TASKS FOR THIS EXERCISE:
1. Please copy the pension refund thread, everything from "## buddysmiley (29" down to "my pension contributions?", swapping "euro" for "euros".
2. Render this sentence from the pension refund thread in Spanish: "Your retirement account can only be used to provide benefits on retirement or earlier death."

PASSAGE SHOWN:
===============

# CWPS (construction workers pension scheme)



## buddysmiley (29 Jul 2010)

Hi Every one,



I am just wondering does any body have any information regarding a penison scheme I took with CWPS (construction workers pension scheme) i have recently left the construction industry and my total balance was around 3,000 euro and I m just wondering is their any way to get this amount refunded.

i found this information on there site but Im just wondering is their any other way to get back these small amount.



"
Q. I’m no longer contributing to the scheme can I get a refund of my pension contributions?


A. No. A refund of contributions is not available to you under the rules of the scheme. Your retirement account can only be used to provide benefits on retirement or earlier death. If you are contributing to another pension scheme you can ask for the value of your retirement account to be transferred to your other pension scheme"


idea's are welcome thanks guys


----------



## PaddyW (30 Jul 2010)

Do you have another pension scheme which you can transfer this into?


----------



## buddysmiley (30 Jul 2010)

Hey Paddy, how are you

No other pension scheme, going back to college so this would be a handy amount to get back but i am guessy there is no way?


----------



## PaddyW (30 Jul 2010)

If you're in the scheme less than two years, I believe you can get your contributions back. But if you are in it more than two, then I'm afraid you won't be getting it back until retirement


----------



## Homer (31 Jul 2010)

===============

[Stored data]
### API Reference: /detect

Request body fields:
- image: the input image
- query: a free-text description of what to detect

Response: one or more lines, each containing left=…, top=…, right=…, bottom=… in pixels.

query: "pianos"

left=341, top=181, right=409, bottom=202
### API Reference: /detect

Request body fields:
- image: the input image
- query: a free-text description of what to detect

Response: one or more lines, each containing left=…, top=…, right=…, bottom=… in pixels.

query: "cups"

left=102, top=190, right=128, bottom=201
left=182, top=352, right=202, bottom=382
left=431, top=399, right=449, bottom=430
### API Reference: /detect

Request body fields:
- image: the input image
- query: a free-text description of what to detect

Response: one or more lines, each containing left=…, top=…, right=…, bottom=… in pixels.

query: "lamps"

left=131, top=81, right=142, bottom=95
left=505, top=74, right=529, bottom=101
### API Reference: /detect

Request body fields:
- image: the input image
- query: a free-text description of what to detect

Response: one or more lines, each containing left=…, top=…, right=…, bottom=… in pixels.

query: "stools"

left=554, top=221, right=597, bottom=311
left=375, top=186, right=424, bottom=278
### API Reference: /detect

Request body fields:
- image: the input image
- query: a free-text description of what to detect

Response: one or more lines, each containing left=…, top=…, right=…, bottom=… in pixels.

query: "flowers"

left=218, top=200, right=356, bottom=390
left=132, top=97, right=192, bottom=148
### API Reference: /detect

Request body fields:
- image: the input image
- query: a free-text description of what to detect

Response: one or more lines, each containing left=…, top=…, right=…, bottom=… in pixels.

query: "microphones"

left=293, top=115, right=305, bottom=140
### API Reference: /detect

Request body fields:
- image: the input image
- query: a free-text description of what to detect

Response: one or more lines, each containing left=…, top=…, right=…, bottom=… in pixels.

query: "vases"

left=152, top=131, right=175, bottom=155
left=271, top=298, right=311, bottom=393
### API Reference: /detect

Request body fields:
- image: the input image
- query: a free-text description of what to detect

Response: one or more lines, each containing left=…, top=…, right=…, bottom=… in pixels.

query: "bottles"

===============

ANSWERS BELOW:
1.
## buddysmiley (29 Jul 2010)

Hi Every one,



I am just wondering does any body have any information regarding a penison scheme I took with CWPS (construction workers pension scheme) i have recently left the construction industry and my total balance was around 3,000 euros and I m just wondering is their any way to get this amount refunded.

i found this information on there site but Im just wondering is their any other way to get back these small amount.



"
Q. I’m no longer contributing to the scheme can I get a refund of my pension contributions?

2. Su cuenta de jubilación solo puede utilizarse para proporcionar prestaciones en el momento de la jubilación o en caso de fallecimiento anterior.